La face cachée des profs!

La vie d'une prof dans un collège difficile

07 octobre 2011

Aïe.

Je trouve que dans notre métier, s'il est le plus beau du monde sans la moindre contestation possible, il y a quand même quelques légers inconvénients. L'effet miroir en est un. Non pas que nos élèves finissent, comme  les chiens à leur maître (ou l'inverse), par nous ressembler, mais plutôt qu'ils nous renvoient en pleine face notre image, telle qu'ils la perçoivent.
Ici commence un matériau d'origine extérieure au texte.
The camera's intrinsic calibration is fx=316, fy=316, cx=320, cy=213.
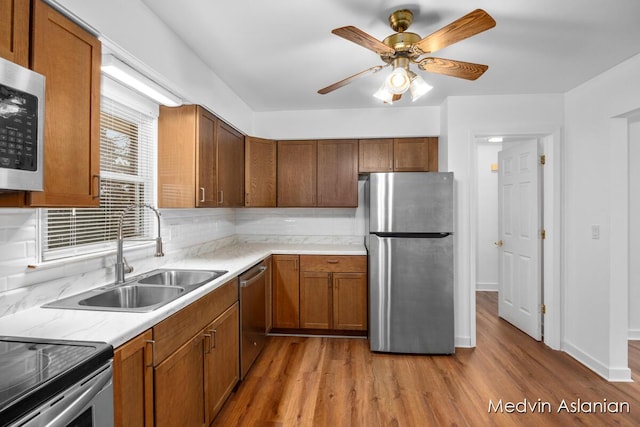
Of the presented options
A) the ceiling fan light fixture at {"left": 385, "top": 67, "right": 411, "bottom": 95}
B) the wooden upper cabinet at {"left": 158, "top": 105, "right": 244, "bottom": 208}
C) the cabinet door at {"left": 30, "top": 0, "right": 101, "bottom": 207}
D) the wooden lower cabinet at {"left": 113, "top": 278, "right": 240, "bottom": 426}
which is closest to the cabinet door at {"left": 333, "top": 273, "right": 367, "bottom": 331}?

Le moindre écart vestimentaire, la feuille de salade coincée entre nos dents après la cantine,  nos postillons quand nous parlons fort, rien ne leur échappe.  Les élèves sont au professeur ce que le miroir grossissant est au comédon.

En ce début d'année, le miroir s'est montré bien involontairement cruel envers le comédon que je suis...certes, il me renvoie des images agréables, des éclats de rires, des confidences qui montrent que je suis un professeur aimé... mais  il m'a aussi montré assez brutalement que je vieillis... Ce qui arrive bien moins  dans un bureau, vous en conviendrez.

Dès le début de l'année scolaire, la prise de conscience qu'il s'agissait de ma neuvièment rentrée m'a laissée songeuse... mais neuf n'est point dix (commme diraient les profs de maths), laissons donc la nostalgie du temps qui passe pour l'année prochaine...

Le choc suivant s'est produit en découvrant, un beau matin, dans l'innocente fraîcheur de l'aube, l'année de naissance de la cuvée 2011 de sixièmes... qui sont nés en l'an 2000... Finies, les années 90, finis, les souvenirs d'adolescence, ces petits sixièmes tout roses et tout frais, et moi-même, n'appartenons pas au même millénaire...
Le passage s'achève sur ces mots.